House Bill 4243 still has that support, according to MAIA President Bob Pierce.

“We don’t support the proposed ban on credit scoring,” he told IJ, “but we don’t support the status quo in use of credit scoring either.”

Assuming no legislation is forthcoming or that it is vetoed by Granholm, the rule set will be filed with the Secretary of State and become effective July 1, though insurers are likely to take the matter before court seeking a temporary injunction before then. Insurers will have to file new rates with the insurance department by May 1.

“No final decision has been made on litigation, but we’re certainly seriously considering it,” said Peter Kuehnmuench (pronounced, “koon-mench”), executive director of the Insurance Institute of Michigan. “We have the ability to provide credit-related discounts to our customers and we want to retain the authority to do so. We believe that authority exists under the statute. We have been using it as one of the components in rating since the mid-1990s. … We disagree with the commissioner’s assertion that such a practice is illegal.”

Kuehnmuench said 60 percent of insurance consumers could see their rates rise as a result of the ban. While a 2002 insurance department study under a Republican administration appointee, Commissioner Frank Fitzgerald, found that problems existed in insurers’ use of credit scores it did not suggest that the practice might be illegal under existing law. During that year’s gubernatorial campaign, Granholm attacked the study, noting that credit-based insurance scores had prompted thousands of consumer complaints, especially from Detroit-area residents who seemed to be most affected by hard-market rate increases.

__Written exercise 1__: In the listing, rewrite every line starting at the line containing "How much distance" and ending at the end of the listing, requests included, and offset each number in the answers, whether distances or coordinates, by adding 84.

(Rows of spatial question data)
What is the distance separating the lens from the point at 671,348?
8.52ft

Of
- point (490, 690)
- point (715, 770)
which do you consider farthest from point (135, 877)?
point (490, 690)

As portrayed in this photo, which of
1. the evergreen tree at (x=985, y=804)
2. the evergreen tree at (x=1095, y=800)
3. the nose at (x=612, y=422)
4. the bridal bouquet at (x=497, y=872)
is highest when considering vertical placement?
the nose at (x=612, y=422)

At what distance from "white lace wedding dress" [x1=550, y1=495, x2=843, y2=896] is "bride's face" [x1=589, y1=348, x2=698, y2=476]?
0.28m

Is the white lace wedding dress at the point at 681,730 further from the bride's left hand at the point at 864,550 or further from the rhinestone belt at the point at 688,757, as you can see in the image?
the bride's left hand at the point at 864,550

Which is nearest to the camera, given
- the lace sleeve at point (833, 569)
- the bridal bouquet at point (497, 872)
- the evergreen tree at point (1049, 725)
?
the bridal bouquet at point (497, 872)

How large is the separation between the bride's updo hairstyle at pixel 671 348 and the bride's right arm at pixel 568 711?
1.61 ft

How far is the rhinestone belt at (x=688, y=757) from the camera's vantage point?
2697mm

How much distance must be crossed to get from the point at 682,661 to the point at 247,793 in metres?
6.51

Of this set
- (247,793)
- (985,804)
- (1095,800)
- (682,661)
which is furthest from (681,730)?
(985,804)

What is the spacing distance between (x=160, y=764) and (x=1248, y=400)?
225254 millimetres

__Written exercise 2__: From the article on credit scoring, copy word for word the passage starting at "House Bill 4243" and ending at "department by May 1.".

__Task answer 1__:
How much distance must be crossed to get from the point at 682,661 to the point at 247,793 in metres?
90.51

Of this set
- (247,793)
- (985,804)
- (1095,800)
- (682,661)
which is furthest from (681,730)?
(1069,888)

What is the spacing distance between (x=160, y=764) and (x=1248, y=400)?
225338 millimetres

__Task answer 2__:
House Bill 4243 still has that support, according to MAIA President Bob Pierce.

“We don’t support the proposed ban on credit scoring,” he told IJ, “but we don’t support the status quo in use of credit scoring either.”

Assuming no legislation is forthcoming or that it is vetoed by Granholm, the rule set will be filed with the Secretary of State and become effective July 1, though insurers are likely to take the matter before court seeking a temporary injunction before then. Insurers will have to file new rates with the insurance department by May 1.